§ SOURCE DOCUMENT:
Celebrating seed sovereignty

Celebrating seed sovereignty

Date: 9 September 2014

African farmers’ ability to freely save and trade their seeds is under increasing threat from powerful seeds companies and a variety of complex new laws.

“Keeping our seed is a collective responsibility. Seed is our wealth. It is neither hers nor mine. It is ours. So we have a joint responsibility. The modern seed is like a stranger or a guest, just like you are. You may indulge us for a day or two, but when you leave tomorrow, it is us who will remain. Just like that, our local seeds will never leave us”

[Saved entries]

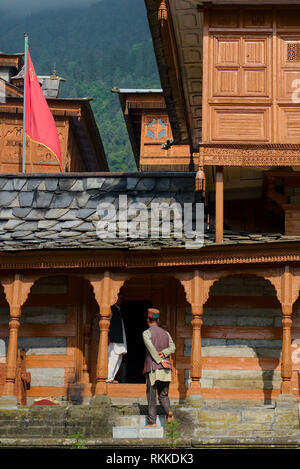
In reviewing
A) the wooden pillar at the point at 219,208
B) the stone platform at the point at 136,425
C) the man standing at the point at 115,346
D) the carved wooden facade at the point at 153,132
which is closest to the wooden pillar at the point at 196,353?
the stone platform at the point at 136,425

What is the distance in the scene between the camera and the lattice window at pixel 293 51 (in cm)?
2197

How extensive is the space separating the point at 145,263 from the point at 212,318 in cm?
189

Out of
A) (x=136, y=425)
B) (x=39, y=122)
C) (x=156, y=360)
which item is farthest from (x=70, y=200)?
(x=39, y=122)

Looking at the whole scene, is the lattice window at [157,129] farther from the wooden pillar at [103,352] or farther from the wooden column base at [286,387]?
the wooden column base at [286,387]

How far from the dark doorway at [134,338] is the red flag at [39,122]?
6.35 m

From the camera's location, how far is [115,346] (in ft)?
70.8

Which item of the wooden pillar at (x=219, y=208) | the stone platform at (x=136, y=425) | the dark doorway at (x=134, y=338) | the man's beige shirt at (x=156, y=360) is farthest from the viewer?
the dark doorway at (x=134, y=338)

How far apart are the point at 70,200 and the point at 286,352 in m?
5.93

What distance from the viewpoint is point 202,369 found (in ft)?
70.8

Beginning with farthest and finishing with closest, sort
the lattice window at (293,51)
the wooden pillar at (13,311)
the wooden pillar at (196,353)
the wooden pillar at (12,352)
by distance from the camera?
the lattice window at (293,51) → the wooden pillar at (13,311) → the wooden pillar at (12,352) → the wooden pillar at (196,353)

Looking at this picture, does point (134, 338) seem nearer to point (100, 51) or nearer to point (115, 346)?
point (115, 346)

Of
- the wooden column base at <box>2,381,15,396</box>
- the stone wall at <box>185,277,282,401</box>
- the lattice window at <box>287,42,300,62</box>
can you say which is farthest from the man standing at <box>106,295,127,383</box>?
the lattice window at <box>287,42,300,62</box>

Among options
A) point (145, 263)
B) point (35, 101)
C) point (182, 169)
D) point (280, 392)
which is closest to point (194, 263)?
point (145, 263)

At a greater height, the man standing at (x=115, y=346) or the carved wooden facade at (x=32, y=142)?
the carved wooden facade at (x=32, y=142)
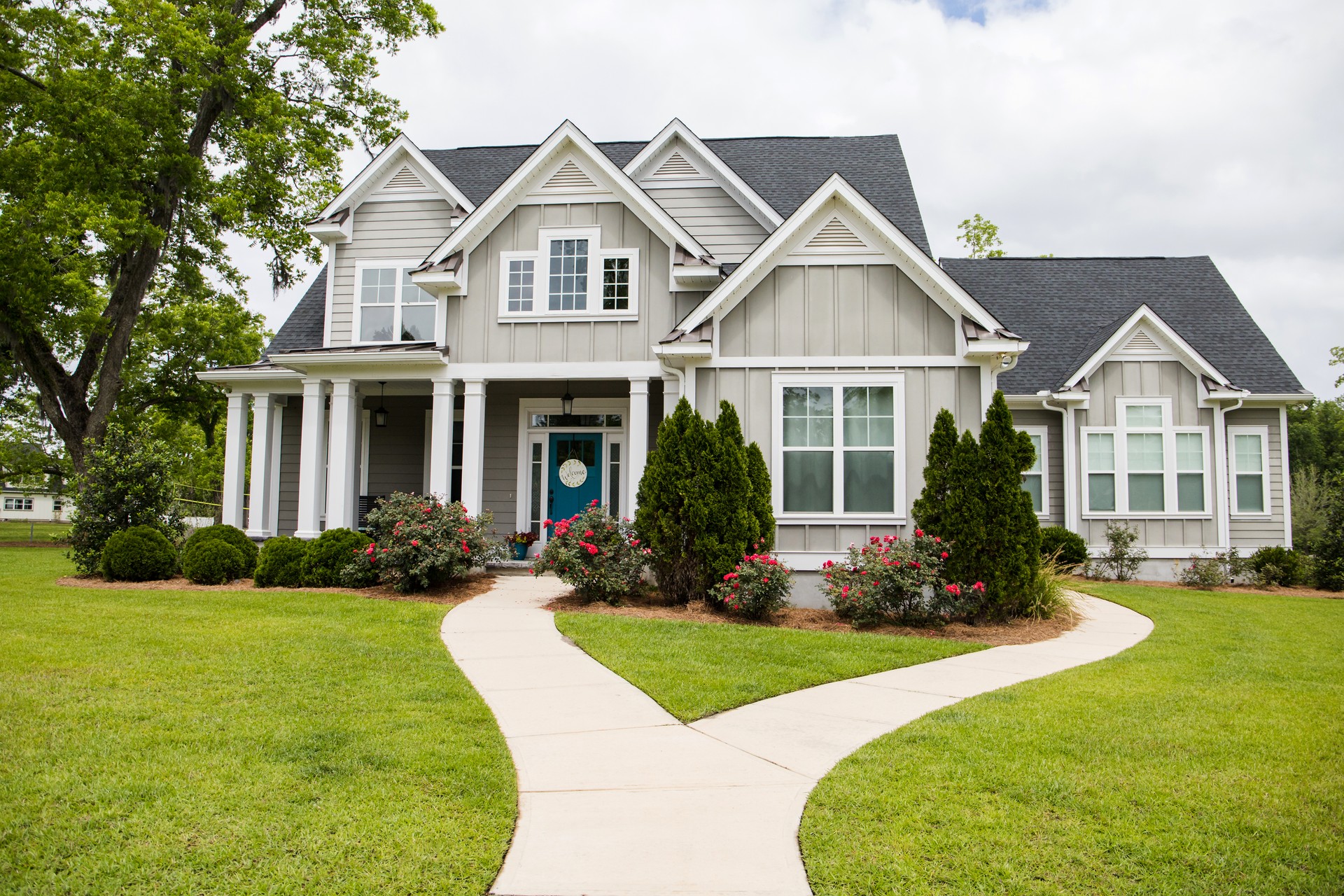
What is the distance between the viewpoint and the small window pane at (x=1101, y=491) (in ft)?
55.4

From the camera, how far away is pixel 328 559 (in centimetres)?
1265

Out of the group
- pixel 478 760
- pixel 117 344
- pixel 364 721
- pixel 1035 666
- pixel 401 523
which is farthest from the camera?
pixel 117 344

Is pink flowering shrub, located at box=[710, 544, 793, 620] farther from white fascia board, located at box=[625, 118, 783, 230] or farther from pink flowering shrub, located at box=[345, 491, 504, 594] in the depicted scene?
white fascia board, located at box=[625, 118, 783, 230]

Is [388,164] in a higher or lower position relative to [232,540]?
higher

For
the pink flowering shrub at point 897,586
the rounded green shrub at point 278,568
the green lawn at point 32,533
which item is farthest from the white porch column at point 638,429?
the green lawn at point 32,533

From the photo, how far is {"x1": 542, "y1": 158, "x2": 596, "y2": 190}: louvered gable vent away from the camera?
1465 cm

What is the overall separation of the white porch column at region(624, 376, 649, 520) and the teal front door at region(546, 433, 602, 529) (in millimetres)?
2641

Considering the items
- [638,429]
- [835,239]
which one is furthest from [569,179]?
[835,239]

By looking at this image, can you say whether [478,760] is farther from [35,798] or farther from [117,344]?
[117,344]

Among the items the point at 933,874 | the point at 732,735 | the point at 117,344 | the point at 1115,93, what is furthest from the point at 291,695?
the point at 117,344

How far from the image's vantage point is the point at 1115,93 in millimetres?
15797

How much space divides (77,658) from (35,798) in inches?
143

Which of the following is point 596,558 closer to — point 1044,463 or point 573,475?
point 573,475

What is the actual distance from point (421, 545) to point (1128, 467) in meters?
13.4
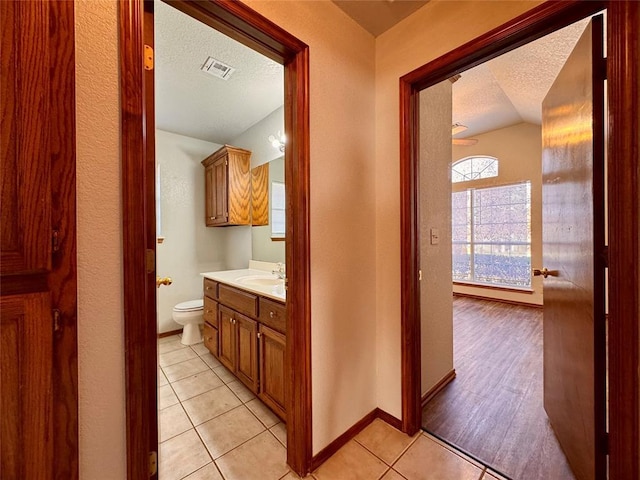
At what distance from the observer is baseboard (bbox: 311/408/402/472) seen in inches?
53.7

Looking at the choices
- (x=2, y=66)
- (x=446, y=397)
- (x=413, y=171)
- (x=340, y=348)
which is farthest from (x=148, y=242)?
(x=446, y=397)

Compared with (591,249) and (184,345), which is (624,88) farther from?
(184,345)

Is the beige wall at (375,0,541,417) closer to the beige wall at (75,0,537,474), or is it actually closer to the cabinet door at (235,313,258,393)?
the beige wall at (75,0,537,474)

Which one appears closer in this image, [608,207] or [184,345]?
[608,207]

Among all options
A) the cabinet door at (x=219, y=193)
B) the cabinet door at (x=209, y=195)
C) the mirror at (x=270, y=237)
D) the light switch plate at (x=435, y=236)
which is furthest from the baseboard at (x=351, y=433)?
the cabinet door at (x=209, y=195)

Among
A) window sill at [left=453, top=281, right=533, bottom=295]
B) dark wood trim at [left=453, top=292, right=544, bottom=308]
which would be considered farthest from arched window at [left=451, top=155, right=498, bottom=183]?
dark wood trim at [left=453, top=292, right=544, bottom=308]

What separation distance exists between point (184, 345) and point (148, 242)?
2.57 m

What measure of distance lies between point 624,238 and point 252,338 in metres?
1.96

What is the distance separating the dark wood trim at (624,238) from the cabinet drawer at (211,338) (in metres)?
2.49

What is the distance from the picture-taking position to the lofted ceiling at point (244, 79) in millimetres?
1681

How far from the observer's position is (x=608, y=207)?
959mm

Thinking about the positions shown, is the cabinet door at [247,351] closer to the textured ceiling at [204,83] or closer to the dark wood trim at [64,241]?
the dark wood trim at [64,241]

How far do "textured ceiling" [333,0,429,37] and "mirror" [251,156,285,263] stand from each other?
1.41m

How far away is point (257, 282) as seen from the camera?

§ REQUIREMENT 1:
According to the article on seed sovereignty, what is threatening African farmers' ability to freely save and trade their seeds?
§ REQUIREMENT 2:
Carry on the article about seed sovereignty, starting after its last sentence.

§ ANSWER SPACE 1:
Powerful seeds companies and a variety of complex new laws.

§ ANSWER SPACE 2:
Mohammed, farmer from the Wollo region of Ethiopia. From Seeds of Freedom

African farmers’ ability to freely save and trade their seeds is under increasing threat from powerful seeds companies and a variety of complex new laws. Earlier this year, the African Regional Intellectual Property Organisation (ARIPO) moved to sign up to an international convention known as UPOV 1991 which essentially prevents farmers from exchanging and selling their own seeds. The convention will also help big corporations to claim ownership of seed varieties and tie farmers in to buying GM and hybrid. The Alliance for Food Sovereignty in Africa (AFSA), a group of farmers promoting small scale family farming, issued a press release urging ARIPO to consult with smallholders and rewrite the draft protocol so that it puts much more emphasis on farmers’ rights, and sustainable farming and seed systems.

While governments try to close the lid on farmers’ ability to trade their own seeds and bypass larger seed corporations, Monsanto, who control 23% of the world’s seed market, recently applied for a permit to sell genetically modified Bt cotton in Malawi. At the moment Bt cotton is only grown in South Africa, Burkina Faso, and Sudan, and a number of other countries have carried out GM field trials. Farmers in Burkina Faso have been planting Bt cotton since 2007 and there are now over 150,000 farmers growing it in the country. Official documents claim that yields from Bt cotton were almost 20% higher than conventionalin 2013 and gave farmers almost $100 more per hectare.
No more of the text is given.